Abstract
High ZT of 1.34 at 766 K and a record high average ZT above 1 in the temperature range of 300-864 K are attained in n-type PbTe by engineering the temperature-dependent carrier concentration and weakening electron–phonon coupling upon Ga doping. The experimental studies and first principles band structure calculations show that doping with Ga introduces a shallow level impurity contributing extrinsic carriers and imparts a deeper impurity level that ionizes at higher temperatures.
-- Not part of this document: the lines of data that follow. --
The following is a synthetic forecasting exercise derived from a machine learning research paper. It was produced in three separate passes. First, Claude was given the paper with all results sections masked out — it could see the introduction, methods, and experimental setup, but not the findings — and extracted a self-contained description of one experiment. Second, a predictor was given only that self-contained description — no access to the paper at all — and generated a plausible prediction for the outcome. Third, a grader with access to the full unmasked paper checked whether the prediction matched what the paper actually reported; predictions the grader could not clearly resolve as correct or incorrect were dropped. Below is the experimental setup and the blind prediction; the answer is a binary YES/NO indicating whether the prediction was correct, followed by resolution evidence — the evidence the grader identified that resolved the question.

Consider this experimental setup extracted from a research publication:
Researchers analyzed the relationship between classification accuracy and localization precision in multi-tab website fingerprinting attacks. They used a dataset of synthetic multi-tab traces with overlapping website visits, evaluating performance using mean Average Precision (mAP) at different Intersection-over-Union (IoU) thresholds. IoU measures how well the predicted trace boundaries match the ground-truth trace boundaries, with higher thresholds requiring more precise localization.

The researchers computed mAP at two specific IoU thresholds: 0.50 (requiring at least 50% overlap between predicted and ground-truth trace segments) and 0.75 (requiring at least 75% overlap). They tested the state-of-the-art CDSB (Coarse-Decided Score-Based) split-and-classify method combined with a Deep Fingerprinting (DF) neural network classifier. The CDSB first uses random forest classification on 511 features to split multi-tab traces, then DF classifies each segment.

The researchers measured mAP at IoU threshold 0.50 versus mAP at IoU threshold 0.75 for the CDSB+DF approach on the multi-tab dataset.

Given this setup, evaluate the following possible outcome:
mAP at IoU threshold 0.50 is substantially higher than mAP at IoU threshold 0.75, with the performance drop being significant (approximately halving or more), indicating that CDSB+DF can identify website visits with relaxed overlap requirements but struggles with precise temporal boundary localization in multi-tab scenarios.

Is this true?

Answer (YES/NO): NO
This adjusts the carrier concentration closer to the temperature-dependent optimum and thus maximizes the power factor in a wide temperature range. The maximum power factor of 35 µW cm−1 K−2 is achieved for the Pb0.98Ga0.02Te compound, and is maintained over 20 µWcm−1 K−2 from 300 to 767 K. Band structure calculations and X-ray photoelectron spectroscopy corroborate the amphoteric role of Ga in PbTe as the origin of shallow and deep levels. Additionally, Ga doping weakens the electron–phonon coupling, leading to high carrier mobilities in excess of 1200 cm2 V−1 s−1. Enhanced point defect phonon scattering yields a reduced lattice thermal conductivity. This work provides a new avenue, beyond the conventional shallow level doping, for further improving the average ZT in thermoelectric materials.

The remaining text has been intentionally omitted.